Questionado sobre o impacto do ataque hackers no acompanhamento da pandemia, o Ministério da Saúde não respondeu. No fim de dezembro, o ministro Marcelo Queiroga negou que a pasta tenha ficado no escuro, garantindo que os dados são recebidos pelo ministério, apenas não estavam públicos.
O site do Ministério da Saúde que deveria divulgar diariamente os novos números de casos e mortes da doença voltou ao ar esta semana, mas com números atualizados apenas até 9 de dezembro — véspera da invasão cibernética.
Além da testagem insuficiente, o Brasil não consegue acompanhar adequadamente o avanço da Ômicron devido à baixa capacidade de análise genômica do vírus.
Segundo o Ministério da Saúde, apenas 265 casos da variante foram confirmados no país — ao contrário do restante do mundo, onde a Ômicron se tornou dominante em poucos dias e tem provocado avalanches de casos.
Desde o início da pandemia o Brasil sequenciou apenas 92.383 genomas do vírus, em um universo de mais de 22,3 milhões de casos confirmados, de acordo com dados da Rede Genômia Fiocruz. No Reino Unido, com 18,8 milhões de infecções confirmadas, foram analisados os genomas de mais de 1,8 milhão de amostras.

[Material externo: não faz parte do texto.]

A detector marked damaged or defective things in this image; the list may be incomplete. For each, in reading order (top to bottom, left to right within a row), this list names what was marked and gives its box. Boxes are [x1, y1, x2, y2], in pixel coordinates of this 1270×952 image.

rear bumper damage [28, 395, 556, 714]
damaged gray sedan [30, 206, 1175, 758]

“O Brasil nunca investiu nem numa política de testagem, nem em testagem por amostragem, nem em vigilância genômica. Chegamos a pagar o mico de a variante que surgiu no Brasil ser detectada do outro lado do mundo, no Japão, porque a gente não monitora decentemente as variantes”, disse o epidemiologista Pedro Hallal, da Universidade Federal de Pelotas, lembrando a variante Gama, originada em Manaus mas descoberta por pesquisadores japoneses no início do ano passado.
Os especialistas ressaltaram que a boa notícia em relação à Ômicron é que a variante não tem provocado tantas mortes nos outros países como as anteriores, o que também deve ocorrer no Brasil, em especial pelo avanço da vacinação contra a Covid-19. Quase 65% da população brasileira está vacinada com as duas doses e está em andamento a aplicação da dose de reforço, apontada como crucial para deter a Ômicron.